==== Source document ====
Cannes Film Festival 2005 (World Premiere)–The title character in Jean-Pierre and Luc Dardenne’s The Child (L’Enfant), winner of Cannes top prize, is not the baby that’s being carried around, sold, and rebought, but his immature father, Bruno, a hoodlum who could hardly take care of his own needs and problems.
The film is splendidly acted by Jeremie Renier, who had earlier excelled in Dardennes’ best film, The Promise (La Promesse) and Deborah Francois, as his girlfriend. A coming-of-age morality tale, The Child is in the vein of but not as good as Rosetta, the Belgian brothers’ 1999 Palme d’Or winner.
Even so, the film boasts the signature style of the Dardennes, who began their careers in documentaries, and infused their features with hand-held restless camera, fast-pacing, and nonjudgmental approach that had marked their non-fictional work.
The complaint of critics who had reservations about The Child was that the Dardennes are repeating themselves, doing in this film what they have done better in La Promesse and Rosetta. Perhaps. Yet in a year of few genuine highlights, and mostly mediocre films, The Child stood out, and probably deserved to win a major award, if not the Palme d’Or.
Like most of the Dardennes films, The Child takes its time to deliver its emotional punches, but the last scene is so powerful that it redeems some of the more tedious sections in the middle.
Story begins in the hospital, where the 19-year-old Sonia (Deborah Francois) gives birth to Jimmy. Upon return from the hospital, Sonia finds out that Bruno had sublet their apartment for some quick cash for a couple of days, which forces the young couple and their baby to sleep in a homeless shelter or outdoors.
It soon becomes clear that neither Sonia, who’s slightly more emotionally mature, nor Bruno, are psychologically ready and prepared to deal with their baby. Very much kids themselves, they communicate and play games that kids play, chasing each other, irritating each other, fighting and reconciling.
====
◆ Your tasks
(1) Does each statement agree with the review of The Child? Answer yes or no, and quote the deciding words from the review. (a) The Child won the top prize at Cannes. (b) Sonia is 19 years old. (c) The review calls The Child the Dardennes' best film.
(2) Can you copy out everything in the review of The Child from "Like most of" down to "fighting and reconciling."?
The material that comes next is separate from the review of The Child.
==== Extracted records ====
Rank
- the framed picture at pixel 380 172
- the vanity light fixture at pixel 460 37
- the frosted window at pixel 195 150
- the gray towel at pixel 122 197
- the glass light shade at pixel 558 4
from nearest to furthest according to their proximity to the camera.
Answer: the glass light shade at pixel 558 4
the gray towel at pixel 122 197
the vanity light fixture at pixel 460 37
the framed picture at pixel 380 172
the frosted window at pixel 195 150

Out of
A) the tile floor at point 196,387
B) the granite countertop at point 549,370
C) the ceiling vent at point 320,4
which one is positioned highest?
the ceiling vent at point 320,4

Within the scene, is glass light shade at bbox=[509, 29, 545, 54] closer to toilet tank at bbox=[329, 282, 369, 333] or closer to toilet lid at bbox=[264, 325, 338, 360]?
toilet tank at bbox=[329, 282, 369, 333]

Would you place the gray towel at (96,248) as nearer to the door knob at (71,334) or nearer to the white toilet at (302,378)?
====
==== Extracted records ====
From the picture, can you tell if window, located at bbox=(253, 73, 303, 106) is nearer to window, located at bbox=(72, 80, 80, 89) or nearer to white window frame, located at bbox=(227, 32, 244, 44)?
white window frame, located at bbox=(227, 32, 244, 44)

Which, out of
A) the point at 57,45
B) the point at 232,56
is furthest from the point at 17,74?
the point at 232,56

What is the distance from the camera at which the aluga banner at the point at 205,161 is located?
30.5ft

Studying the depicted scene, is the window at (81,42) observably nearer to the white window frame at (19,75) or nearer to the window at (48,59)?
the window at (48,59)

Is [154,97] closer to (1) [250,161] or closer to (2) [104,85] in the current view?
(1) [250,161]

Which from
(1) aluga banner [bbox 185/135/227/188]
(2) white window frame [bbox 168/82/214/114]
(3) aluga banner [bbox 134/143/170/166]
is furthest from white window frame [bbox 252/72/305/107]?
====
==== Extracted records ====
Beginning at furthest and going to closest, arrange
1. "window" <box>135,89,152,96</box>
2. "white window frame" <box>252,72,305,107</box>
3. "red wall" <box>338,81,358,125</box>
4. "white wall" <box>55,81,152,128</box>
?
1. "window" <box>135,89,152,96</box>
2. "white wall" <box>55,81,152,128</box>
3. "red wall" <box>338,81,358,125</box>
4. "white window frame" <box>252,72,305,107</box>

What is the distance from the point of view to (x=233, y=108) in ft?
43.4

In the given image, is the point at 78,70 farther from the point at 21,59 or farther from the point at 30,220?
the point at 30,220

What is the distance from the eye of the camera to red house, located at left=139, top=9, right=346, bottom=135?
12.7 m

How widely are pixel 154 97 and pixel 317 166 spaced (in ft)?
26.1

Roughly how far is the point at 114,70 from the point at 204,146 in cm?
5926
====
◆ Solved problems
(1)
(a) Yes: "winner of Cannes top prize"
(b) Yes: "the 19-year-old Sonia"
(c) No: "Dardennes’ best film, The Promise (La Promesse)"

(2)
Like most of the Dardennes films, The Child takes its time to deliver its emotional punches, but the last scene is so powerful that it redeems some of the more tedious sections in the middle.
Story begins in the hospital, where the 19-year-old Sonia (Deborah Francois) gives birth to Jimmy. Upon return from the hospital, Sonia finds out that Bruno had sublet their apartment for some quick cash for a couple of days, which forces the young couple and their baby to sleep in a homeless shelter or outdoors.
It soon becomes clear that neither Sonia, who’s slightly more emotionally mature, nor Bruno, are psychologically ready and prepared to deal with their baby. Very much kids themselves, they communicate and play games that kids play, chasing each other, irritating each other, fighting and reconciling.